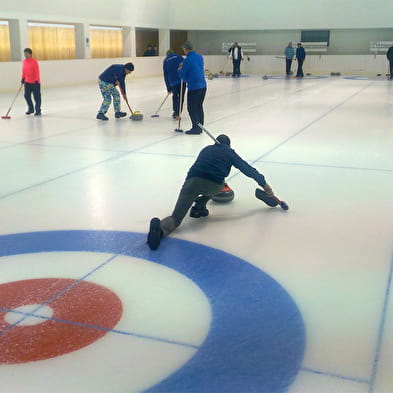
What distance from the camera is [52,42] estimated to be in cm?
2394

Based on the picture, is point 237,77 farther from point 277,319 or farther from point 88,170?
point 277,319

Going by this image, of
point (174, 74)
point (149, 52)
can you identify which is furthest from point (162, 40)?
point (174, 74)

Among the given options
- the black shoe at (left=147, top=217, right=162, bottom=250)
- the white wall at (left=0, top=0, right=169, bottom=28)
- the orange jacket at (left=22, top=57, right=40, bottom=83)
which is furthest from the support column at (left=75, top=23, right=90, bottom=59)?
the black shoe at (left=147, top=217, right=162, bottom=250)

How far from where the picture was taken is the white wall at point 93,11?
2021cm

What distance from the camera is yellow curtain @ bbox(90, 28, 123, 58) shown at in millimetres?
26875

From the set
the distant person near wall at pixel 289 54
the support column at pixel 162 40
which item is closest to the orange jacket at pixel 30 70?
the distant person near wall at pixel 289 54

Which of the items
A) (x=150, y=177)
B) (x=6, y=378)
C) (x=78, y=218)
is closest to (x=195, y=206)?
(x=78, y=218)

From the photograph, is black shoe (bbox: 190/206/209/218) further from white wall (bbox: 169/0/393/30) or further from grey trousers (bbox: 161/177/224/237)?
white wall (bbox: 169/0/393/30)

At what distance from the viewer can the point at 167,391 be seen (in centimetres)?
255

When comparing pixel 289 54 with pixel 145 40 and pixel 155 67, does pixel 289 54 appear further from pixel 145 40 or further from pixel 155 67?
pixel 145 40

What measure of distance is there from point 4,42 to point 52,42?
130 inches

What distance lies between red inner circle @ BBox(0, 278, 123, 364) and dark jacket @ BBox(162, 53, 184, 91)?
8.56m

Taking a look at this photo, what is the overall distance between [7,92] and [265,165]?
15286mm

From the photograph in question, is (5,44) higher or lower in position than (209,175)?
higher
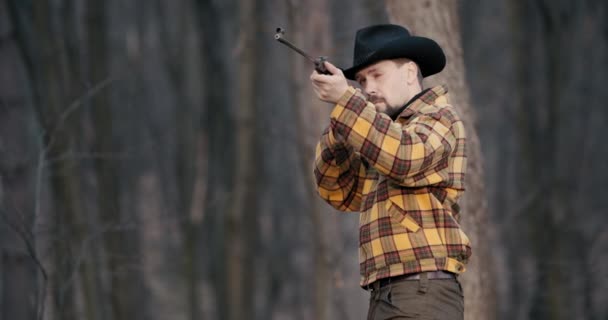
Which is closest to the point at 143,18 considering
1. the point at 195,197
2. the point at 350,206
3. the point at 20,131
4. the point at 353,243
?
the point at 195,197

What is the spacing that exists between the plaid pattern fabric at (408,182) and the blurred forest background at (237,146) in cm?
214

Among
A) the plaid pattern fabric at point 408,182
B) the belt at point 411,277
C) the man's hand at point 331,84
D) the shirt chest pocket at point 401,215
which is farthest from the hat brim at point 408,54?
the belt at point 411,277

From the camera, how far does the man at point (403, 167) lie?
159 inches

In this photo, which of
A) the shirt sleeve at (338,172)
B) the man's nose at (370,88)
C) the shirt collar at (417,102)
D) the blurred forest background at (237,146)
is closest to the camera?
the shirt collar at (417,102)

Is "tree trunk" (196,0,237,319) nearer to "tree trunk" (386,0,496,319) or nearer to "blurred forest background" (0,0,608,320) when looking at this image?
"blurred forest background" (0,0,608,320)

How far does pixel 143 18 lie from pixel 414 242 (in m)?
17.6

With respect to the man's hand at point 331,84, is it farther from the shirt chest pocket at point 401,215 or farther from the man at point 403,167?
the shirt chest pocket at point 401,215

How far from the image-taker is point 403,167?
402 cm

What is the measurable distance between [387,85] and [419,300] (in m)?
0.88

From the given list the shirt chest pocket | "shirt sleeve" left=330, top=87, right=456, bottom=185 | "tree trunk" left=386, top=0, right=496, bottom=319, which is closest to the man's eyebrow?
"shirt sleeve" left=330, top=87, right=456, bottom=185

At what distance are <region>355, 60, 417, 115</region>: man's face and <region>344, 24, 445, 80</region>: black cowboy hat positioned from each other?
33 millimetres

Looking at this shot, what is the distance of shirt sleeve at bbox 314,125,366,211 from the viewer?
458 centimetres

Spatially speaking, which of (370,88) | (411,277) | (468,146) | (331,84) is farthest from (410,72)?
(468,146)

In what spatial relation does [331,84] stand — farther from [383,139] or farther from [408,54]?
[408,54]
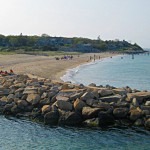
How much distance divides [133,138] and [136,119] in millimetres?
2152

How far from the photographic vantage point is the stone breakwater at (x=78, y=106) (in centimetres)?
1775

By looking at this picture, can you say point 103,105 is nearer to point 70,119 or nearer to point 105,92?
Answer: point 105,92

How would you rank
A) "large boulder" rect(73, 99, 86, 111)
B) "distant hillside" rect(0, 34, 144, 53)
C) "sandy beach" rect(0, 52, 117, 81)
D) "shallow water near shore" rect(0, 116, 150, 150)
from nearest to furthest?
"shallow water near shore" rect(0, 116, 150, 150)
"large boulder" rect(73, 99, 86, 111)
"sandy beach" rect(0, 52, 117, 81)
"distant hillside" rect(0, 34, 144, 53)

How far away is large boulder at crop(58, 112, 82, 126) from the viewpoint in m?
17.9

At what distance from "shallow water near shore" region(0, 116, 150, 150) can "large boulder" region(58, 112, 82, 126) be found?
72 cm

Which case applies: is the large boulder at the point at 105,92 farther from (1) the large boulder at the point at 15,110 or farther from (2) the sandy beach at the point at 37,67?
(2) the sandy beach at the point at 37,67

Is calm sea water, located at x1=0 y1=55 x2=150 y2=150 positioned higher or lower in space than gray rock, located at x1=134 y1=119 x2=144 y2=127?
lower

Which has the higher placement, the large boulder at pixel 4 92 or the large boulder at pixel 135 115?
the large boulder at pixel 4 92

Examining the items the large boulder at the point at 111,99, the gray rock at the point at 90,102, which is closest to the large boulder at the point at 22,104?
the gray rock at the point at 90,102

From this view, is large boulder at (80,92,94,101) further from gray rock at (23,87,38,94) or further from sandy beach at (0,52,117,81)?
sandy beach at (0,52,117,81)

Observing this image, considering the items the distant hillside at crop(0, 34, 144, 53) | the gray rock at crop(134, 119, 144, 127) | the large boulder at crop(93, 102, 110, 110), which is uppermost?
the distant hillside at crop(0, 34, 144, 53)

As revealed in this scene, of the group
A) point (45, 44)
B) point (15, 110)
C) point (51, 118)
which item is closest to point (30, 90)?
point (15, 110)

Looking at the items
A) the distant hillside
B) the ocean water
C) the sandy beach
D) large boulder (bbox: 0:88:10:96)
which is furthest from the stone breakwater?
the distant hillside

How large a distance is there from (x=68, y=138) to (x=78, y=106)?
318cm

========

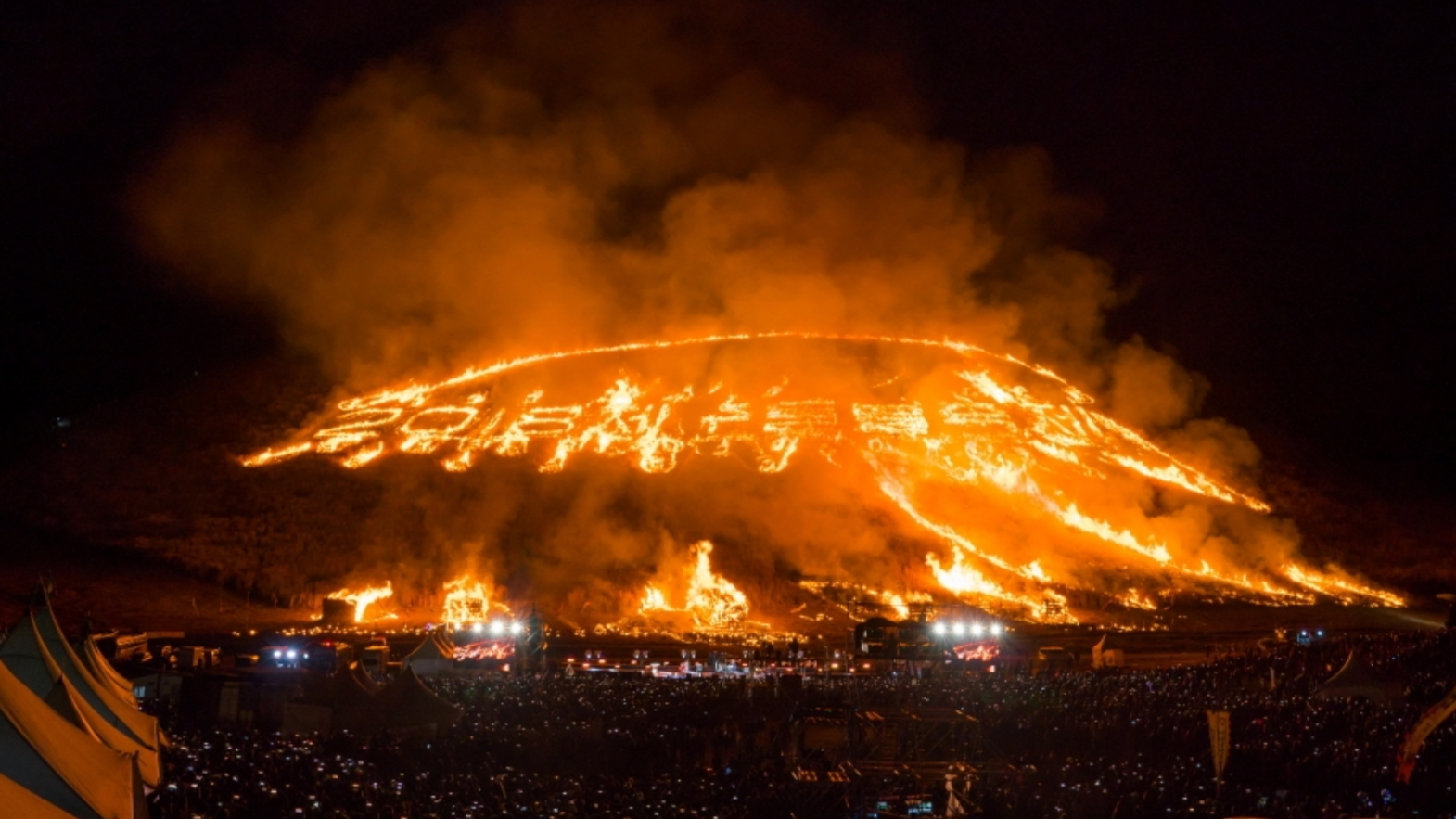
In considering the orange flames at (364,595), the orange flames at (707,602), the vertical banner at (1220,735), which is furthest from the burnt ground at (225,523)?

========

▸ WHAT IS BEING ASKED
Pull out each line above that contains the word "shore". Copy those lines in full.

▸ ANSWER TO THIS PROBLEM
D) "shallow water near shore" rect(0, 116, 150, 150)
"shallow water near shore" rect(0, 116, 150, 150)
At what distance from "shallow water near shore" region(0, 116, 150, 150) can "large boulder" region(58, 112, 82, 126) be found?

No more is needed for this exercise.